The Guardian reports: Almost three years into the debt crisis that began beneath the Acropolis there is no doubt in the minds of many that Greece is at war – an economic war whose byproducts of poverty and hate, anger and desperation have begun inexorably to tear its society apart. And for the great majority the EU – with Germany at the helm – is solely to blame.
“It’s a new kind of war, one without weapons but just as deadly,” said Takis Kapeoldasis, a tattoo artist, giving voice to the mood at large. “I don’t want to be insulting but it’s Europe’s policies that have done us over and now it gets the prize of all prizes for peace and reconciliation.
“Those who made this choice should come and walk our streets now while there is peace and harmony because soon it’s going to be too late.” For young Greeks like Karmela Kontou, who belong to the generation hardest hit by the country’s descent into economic and social meltdown, the idea that the EU had been rewarded for its “successful struggle” to reinforce democracy and human rights was especially galling. After all, she said, “more and more Greeks are killing themselves” precisely because they see no light at the end of the tunnel.
Even worse was the democratic deficit. Growing numbers of Greeks feel they have no democratic say over any of the policies that have changed their lives. Greece may be paying for years of profligacy but the coffins of those who could no longer take the pain of being unable to pay extra bills and higher taxes on wages that had also decreased sharply were also lining up.
“The mood is not just dark, it’s hopeless. People are killing themselves, the suicide rate is soaring, because they just can’t cope and the EU is definitely partly to blame,” said a 25-year-old.
Yiannis Baboulias writes: The timing is nothing if not ironic. On the day the EU has been awarded the Nobel peace prize, we watch as Europe sits idly by and lets fascism brew once again – this time in Greece. If a sharp turn towards religious fundamentalism and fascism is to be avoided, Europe needs to act now.
On Thursday night the Athens premiere of Terrence McNally’s play, Corpus Christi, was cancelled following protests by members of the far-right party Golden Dawn (including some MPs) and religious groups.
The protest had a clearly homophobic agenda. Manolis V, a journalist, was attacked by protesters while the police apparently did nothing: “The police is next to us. I shout ‘They’re beating me, aren’t you going to do something?’,” he wrote on Twitter. “I move away so I can look on from distance. A well-known Golden Dawn MP follows me. He punches me twice in the face and knocks me to the ground. While on the ground, I lose my glasses. The Golden Dawn MP kicks me. The police are just two steps away but turn their back.”
The spectacle of fascists physically attacking people whose moral agenda they disapprove of has become routine in today’s Greece.
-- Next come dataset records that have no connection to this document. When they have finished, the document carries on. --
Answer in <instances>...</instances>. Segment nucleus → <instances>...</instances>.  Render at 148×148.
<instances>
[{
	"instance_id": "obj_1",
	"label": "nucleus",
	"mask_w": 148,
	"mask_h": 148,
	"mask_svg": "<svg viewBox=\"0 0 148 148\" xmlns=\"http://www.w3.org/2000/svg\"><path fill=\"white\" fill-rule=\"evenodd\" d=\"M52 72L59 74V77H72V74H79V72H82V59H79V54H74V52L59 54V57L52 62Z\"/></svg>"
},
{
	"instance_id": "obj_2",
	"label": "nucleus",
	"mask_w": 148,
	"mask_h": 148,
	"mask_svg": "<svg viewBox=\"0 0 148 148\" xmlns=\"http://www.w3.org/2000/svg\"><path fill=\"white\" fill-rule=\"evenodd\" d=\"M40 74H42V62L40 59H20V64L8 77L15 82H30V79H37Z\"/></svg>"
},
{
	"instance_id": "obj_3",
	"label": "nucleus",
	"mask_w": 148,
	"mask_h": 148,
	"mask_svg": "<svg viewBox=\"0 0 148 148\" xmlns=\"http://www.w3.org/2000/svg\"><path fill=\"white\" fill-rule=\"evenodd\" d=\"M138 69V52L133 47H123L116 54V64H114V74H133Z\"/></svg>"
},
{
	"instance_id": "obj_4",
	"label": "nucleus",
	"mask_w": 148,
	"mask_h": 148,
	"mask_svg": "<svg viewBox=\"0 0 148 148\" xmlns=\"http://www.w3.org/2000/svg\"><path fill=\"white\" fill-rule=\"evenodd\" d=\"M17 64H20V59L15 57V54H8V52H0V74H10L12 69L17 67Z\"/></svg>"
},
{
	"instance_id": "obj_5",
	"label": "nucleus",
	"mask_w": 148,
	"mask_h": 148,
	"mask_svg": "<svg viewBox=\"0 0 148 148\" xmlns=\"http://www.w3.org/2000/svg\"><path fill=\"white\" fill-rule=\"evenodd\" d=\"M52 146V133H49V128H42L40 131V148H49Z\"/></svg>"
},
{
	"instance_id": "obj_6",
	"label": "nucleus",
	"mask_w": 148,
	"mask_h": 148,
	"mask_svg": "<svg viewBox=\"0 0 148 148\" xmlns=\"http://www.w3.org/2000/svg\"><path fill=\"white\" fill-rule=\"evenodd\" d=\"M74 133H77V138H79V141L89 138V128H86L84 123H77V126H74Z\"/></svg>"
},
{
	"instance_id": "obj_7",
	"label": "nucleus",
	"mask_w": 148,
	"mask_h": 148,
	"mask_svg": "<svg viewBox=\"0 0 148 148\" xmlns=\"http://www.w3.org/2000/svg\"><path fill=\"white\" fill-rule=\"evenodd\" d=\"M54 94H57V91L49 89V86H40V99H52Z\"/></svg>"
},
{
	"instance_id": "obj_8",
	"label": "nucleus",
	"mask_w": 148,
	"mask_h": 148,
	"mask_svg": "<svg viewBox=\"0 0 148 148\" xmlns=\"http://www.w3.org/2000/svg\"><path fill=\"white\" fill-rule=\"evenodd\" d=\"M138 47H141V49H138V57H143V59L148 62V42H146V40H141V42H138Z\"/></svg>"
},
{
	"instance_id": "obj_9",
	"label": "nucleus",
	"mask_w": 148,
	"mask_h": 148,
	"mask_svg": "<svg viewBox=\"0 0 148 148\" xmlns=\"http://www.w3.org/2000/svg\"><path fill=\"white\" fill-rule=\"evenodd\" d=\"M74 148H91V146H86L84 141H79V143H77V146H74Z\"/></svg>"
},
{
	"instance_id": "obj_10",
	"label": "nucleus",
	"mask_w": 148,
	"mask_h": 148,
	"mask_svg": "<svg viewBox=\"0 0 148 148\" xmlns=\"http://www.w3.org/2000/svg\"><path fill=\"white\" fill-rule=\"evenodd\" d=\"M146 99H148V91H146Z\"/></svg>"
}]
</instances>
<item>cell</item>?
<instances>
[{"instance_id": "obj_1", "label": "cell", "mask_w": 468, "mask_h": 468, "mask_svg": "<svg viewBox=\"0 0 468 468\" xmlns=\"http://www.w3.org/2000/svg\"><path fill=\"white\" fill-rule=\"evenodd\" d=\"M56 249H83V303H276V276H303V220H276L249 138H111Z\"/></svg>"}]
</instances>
What should come as more of a shock is the tacit approval of the police.
Meanwhile, Reuters reports: Greece’s unemployment rate hit a new record in July with one in four now out of work, like in Spain, as a crippling recession and austerity measures continued to take a toll on the labour market.
Unemployment rose for a 35th consecutive month to 25.1 percent in July, more than double the euro zone average and up from a revised 24.8 percent in June, Greece’s statistics service ELSTAT said on Thursday.
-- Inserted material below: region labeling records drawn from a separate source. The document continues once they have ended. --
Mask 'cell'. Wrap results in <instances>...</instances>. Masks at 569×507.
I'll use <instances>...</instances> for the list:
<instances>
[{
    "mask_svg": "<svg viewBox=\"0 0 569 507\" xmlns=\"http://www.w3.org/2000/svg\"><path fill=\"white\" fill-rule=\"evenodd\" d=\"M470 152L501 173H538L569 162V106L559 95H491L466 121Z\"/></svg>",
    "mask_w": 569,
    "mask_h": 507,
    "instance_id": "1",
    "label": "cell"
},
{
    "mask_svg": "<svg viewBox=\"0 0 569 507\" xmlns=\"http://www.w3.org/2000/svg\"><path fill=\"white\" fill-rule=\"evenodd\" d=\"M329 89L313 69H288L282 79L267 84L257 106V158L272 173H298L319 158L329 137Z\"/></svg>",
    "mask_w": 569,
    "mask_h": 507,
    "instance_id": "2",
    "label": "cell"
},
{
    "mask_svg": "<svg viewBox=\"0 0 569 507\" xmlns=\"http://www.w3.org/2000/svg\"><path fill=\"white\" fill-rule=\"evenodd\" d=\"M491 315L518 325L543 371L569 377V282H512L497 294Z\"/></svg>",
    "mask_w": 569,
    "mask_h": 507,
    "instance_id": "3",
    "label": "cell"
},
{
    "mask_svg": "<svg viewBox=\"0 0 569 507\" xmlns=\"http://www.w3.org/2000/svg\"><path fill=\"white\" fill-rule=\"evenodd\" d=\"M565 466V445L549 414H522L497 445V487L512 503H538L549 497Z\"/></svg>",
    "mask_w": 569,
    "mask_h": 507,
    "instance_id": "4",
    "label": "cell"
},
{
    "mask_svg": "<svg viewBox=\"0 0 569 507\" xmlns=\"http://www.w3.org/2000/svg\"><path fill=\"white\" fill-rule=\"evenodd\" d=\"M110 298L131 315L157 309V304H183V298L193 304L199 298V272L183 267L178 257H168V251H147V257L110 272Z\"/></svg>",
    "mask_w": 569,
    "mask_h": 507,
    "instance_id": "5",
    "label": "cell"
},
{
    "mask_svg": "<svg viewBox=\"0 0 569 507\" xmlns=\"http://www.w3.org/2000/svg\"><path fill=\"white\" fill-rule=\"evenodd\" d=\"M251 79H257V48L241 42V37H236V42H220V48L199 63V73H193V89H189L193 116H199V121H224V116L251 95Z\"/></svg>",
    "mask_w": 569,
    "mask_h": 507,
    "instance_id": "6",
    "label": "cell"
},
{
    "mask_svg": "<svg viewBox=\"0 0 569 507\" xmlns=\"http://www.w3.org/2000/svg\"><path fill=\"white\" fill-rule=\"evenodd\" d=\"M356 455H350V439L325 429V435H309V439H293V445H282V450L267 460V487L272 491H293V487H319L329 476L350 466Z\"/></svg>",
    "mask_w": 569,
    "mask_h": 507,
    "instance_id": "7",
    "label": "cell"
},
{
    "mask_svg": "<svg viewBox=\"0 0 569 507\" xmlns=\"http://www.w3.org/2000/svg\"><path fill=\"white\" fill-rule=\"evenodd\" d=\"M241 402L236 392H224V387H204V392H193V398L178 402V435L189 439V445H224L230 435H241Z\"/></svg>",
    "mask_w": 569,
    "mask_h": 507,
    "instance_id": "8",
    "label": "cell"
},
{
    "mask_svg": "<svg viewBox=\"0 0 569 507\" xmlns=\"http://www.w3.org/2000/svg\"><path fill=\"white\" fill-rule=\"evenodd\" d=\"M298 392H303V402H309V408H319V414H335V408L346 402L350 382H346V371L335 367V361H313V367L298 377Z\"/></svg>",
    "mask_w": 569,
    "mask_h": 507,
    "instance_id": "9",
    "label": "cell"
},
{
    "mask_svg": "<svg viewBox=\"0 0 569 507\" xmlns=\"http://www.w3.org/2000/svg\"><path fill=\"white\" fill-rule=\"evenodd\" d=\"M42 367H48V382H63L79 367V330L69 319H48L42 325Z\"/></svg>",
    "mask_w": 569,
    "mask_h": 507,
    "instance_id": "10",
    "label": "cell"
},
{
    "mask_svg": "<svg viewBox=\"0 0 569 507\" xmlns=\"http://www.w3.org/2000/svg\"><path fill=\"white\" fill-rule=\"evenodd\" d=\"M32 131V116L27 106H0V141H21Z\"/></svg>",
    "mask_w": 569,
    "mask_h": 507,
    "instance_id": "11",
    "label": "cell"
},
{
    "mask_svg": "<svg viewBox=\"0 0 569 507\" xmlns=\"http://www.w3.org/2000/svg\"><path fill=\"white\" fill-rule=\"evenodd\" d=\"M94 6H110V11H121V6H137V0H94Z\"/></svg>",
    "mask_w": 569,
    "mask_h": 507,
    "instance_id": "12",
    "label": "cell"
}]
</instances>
The jobless rate has more than tripled since the debt-laden country’s five-year recession began in 2008 and now stands at 54 percent for those aged between 15 and 24 years, compared with 22 percent in July 2008.
A record 1.26 million Greeks were without work in July, up 43 percent from the same month last year.
The slump in the Greek economy is expected to accelerate later this year if the government implements further budget cuts of almost 12 billion euros over the next two years as a pre-condition for more funds under its EU/IMF bailout.